Às vezes, basta uma personagem olhar para a própria história, perceber que alguma coisa está errada e decidir resolver o problema do jeito mais direto possível: rasgando a página.
Por Washington Eloi Francisco*
É exatamente isso que acontece em The Sensational She-Hulk #37, uma daquelas edições que explicam, sozinhas, por que John Byrne era tão consciente da linguagem dos quadrinhos. Nesta história, a Mulher-Hulk não apenas quebra a quarta parede. Ela atravessa essa parede, questiona o autor, reclama da ausência de cenários, ironiza escolhas editoriais e transforma o próprio gibi em palco, bastidor e objeto de piada.
A edição traz John Byrne no roteiro e nos desenhos, com arte-final de Keith Williams e cores de Glynis Oliver. A trama, em sua superfície, envolve Jen Walters, Wyatt Wingfoot e o vilão Living Eraser. Mas reduzir essa história ao enredo seria perder o principal. O verdadeiro acontecimento está na forma como Byrne transforma a página em problema narrativo. A aventura não acontece só “dentro” dos quadrinhos; ela acontece contra os quadrinhos, com os quadrinhos e por causa dos quadrinhos.
A capa é uma aula de provocação visual. À primeira vista, ela parece prometer exatamente aquilo que vendia muito no início dos anos 1990: Wolverine, Justiceiro e Homem-Aranha em destaque, armas, explosões, poses agressivas, músculos tensionados e aquele exagero gráfico típico de uma fase em que o mercado de super-heróis apostava pesado em impacto imediato.
Tudo parece gritar: “compre esta revista, os personagens mais populares da Marvel estão aqui!”. Só que, no rodapé, a Mulher-Hulk aparece olhando para o leitor e avisando que ninguém disse que eles estavam dentro da história.
Essa pequena frase muda tudo. A capa deixa de ser apenas uma chamada comercial e passa a ser uma armadilha metalinguística. Byrne usa a lógica do mercado (a capa chamativa, a participação especial, o apelo dos personagens famosos) para brincar com a expectativa do próprio leitor. Ele oferece o espetáculo, mas ao mesmo tempo revela o truque.
Para o leitor casual, a capa funciona como uma brincadeira divertida. Para o fã mais atento, ela é quase uma crítica bem-humorada à indústria. É como se Byrne dissesse: “Eu sei como essas capas funcionam. Você também sabe. Então vamos nos divertir com isso”.
O branco da página vira personagem
Depois de uma capa visualmente barulhenta, carregada de ação e cores fortes, a sequência interna causa um choque. Byrne entrega páginas quase vazias. O branco ocupa o espaço que normalmente seria preenchido por cenários, movimento, profundidade e ação. E justamente por isso ele chama tanta atenção.

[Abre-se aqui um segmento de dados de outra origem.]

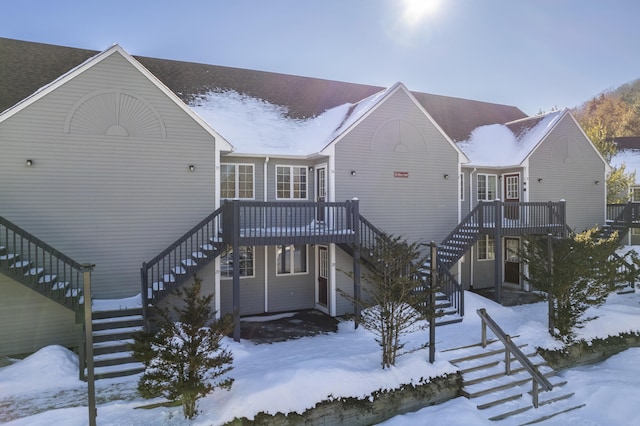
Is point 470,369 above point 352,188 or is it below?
below

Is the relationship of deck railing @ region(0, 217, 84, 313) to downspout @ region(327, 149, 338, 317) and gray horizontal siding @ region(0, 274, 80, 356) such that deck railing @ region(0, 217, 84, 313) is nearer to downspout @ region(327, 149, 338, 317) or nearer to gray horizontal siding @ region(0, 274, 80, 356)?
gray horizontal siding @ region(0, 274, 80, 356)

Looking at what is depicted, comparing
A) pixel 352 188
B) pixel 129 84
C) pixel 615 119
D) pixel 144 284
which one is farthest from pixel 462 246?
pixel 615 119

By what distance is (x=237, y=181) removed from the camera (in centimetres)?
1399

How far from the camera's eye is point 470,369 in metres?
9.70

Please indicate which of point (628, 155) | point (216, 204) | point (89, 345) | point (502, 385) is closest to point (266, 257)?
point (216, 204)

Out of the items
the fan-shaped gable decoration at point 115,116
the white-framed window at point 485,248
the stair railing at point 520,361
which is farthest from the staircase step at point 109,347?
the white-framed window at point 485,248

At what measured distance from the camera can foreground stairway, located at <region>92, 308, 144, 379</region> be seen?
898 cm

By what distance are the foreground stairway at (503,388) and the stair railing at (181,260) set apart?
24.7 ft

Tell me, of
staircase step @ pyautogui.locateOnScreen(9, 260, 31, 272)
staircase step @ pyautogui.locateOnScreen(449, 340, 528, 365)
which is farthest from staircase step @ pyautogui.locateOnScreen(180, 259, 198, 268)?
staircase step @ pyautogui.locateOnScreen(449, 340, 528, 365)

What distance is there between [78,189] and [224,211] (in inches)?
164

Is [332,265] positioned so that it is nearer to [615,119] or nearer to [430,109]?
[430,109]

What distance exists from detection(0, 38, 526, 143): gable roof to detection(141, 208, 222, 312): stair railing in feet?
20.5

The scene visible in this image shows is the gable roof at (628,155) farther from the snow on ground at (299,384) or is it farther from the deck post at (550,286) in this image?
the snow on ground at (299,384)

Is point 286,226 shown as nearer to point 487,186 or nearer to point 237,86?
point 237,86
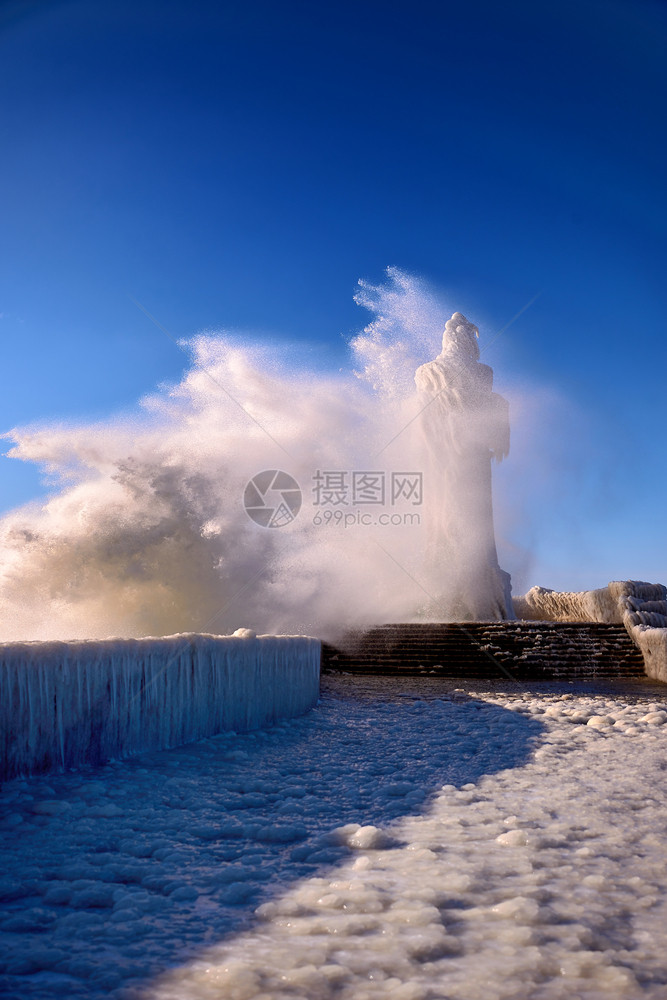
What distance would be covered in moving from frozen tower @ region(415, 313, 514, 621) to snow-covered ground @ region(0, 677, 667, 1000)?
56.4 feet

Nos quadrinhos, o espaço em branco geralmente é invisível. Ele está ali para sustentar a leitura, separar imagens, organizar o ritmo. Mas, nesta edição, o vazio passa para o primeiro plano. Ele deixa de ser fundo e vira acontecimento.
A página branca não é ausência de linguagem. Ela é linguagem. Ela faz o leitor parar, estranhar e perceber que a história também depende daquilo que não está desenhado. Byrne brinca com uma das bases dos quadrinhos: a relação entre imagem, texto, intervalo e imaginação do leitor. Quando quase tudo desaparece da página, percebemos o quanto normalmente aceitamos aquele mundo desenhado como se ele fosse natural.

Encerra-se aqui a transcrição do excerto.